NEH funding for the project, entitled Legal Literacies for Text Data Mining – Cross Border (“LLTDM-X”), will support research and analysis to address law and policy issues faced by U.S. digital humanities practitioners whose text data mining research and practice intersects with foreign-held or -licensed content, or involves international research collaborations.
LLTDM-X builds upon the highly successful Building Legal Literacies for Text Data Mining Institute (Building LLTDM), previously funded by the NEH in 2019. UC Berkeley Library directed Building LLTDM in June 2020, bringing together expert faculty from across the country to train 32 digital humanities researchers on how to navigate law, policy, ethics, and risk within text data mining projects. (All of the results and impacts are summarized in the white paper here.)
In Building LLTDM’s instructional sessions and post-workshop evaluations, participants identified cross-border research collaborations as an ongoing and critical legal and policy problem, and they also noted that foreign law and ethics issues pervaded their research. UC Berkeley Library’s Office of Scholarly Communication Services partnered with Internet Archive to begin to address these essential needs, and LLTDM-X sprung to life.
Why is LLTDM-X needed?
Text data mining, or TDM, is an increasingly essential and widespread research approach. TDM relies on automated techniques and algorithms to extract revelatory information from large sets of unstructured or thinly-structured digital content. These methodologies allow scholars to identify and analyze critical social, scientific, and literary patterns, trends, and relationships across volumes of data that would otherwise be impossible to sift through.

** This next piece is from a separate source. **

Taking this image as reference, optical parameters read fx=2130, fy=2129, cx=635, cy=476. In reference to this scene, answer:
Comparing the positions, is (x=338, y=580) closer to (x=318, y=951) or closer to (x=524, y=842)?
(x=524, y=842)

While TDM methodologies offer great potential, they also present scholars with nettlesome law and policy challenges that can prevent them from understanding how to move forward with their research. Building LLTDM trained TDM researchers and professionals on essential principles of copyright, licensing, and privacy law, as well as ethics—thereby helping them move forward with impactful digital humanities research.
As Building LLTDM revealed, United States digital humanities scholars do not conduct text data mining research only in or about the U.S. Further, digital humanities research in particular is marked by collaboration across institutions and geographical boundaries. Yet, U.S. practitioners encounter expanding and increasingly complex cross-border problems.

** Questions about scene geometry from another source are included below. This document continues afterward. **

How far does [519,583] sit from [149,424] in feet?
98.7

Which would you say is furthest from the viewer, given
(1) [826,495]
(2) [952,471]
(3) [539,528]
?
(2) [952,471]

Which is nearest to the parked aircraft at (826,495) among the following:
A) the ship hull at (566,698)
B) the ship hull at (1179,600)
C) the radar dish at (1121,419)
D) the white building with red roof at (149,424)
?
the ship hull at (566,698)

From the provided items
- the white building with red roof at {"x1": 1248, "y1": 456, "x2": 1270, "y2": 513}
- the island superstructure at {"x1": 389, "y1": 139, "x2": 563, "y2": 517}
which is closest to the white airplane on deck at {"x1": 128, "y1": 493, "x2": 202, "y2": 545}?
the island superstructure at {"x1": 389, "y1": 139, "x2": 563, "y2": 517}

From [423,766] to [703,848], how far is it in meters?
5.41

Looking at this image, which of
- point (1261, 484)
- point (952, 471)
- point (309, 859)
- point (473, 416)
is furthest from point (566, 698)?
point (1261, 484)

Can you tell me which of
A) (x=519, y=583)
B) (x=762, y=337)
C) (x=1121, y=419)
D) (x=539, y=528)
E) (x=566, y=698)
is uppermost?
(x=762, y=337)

For example, U.S. contract law may supersede rights under copyright, such that a U.S. database license agreement may prohibit text data mining and other fair uses, whereas UK licenses cannot. Therefore U.S. TDM practitioners collaborating with UK-based colleagues face impactful choices about which agreements to apply, as this may determine whether text data mining is permitted. In the U.S., “breaking” technological protection measures to conduct text data mining is now authorized within certain parameters, yet other jurisdictions prohibit such work or apply different conditions. U.S. text data mining researchers must accordingly consider how they work with internationally-held or -licensed materials or collaborators.
There are at least three such “cross-border” TDM scenarios that scholars must parse, including: (i) if the materials they want to mine are housed in a foreign jurisdiction, or are otherwise subject to foreign database licensing or laws; (ii) if the human subjects they are studying or who created the underlying content reside in another country; or, (iii) if the colleagues with whom they are collaborating reside abroad, yielding uncertainty about which country’s laws, agreements, and policies apply. These may collectively be considered the “cross-border” TDM scenarios.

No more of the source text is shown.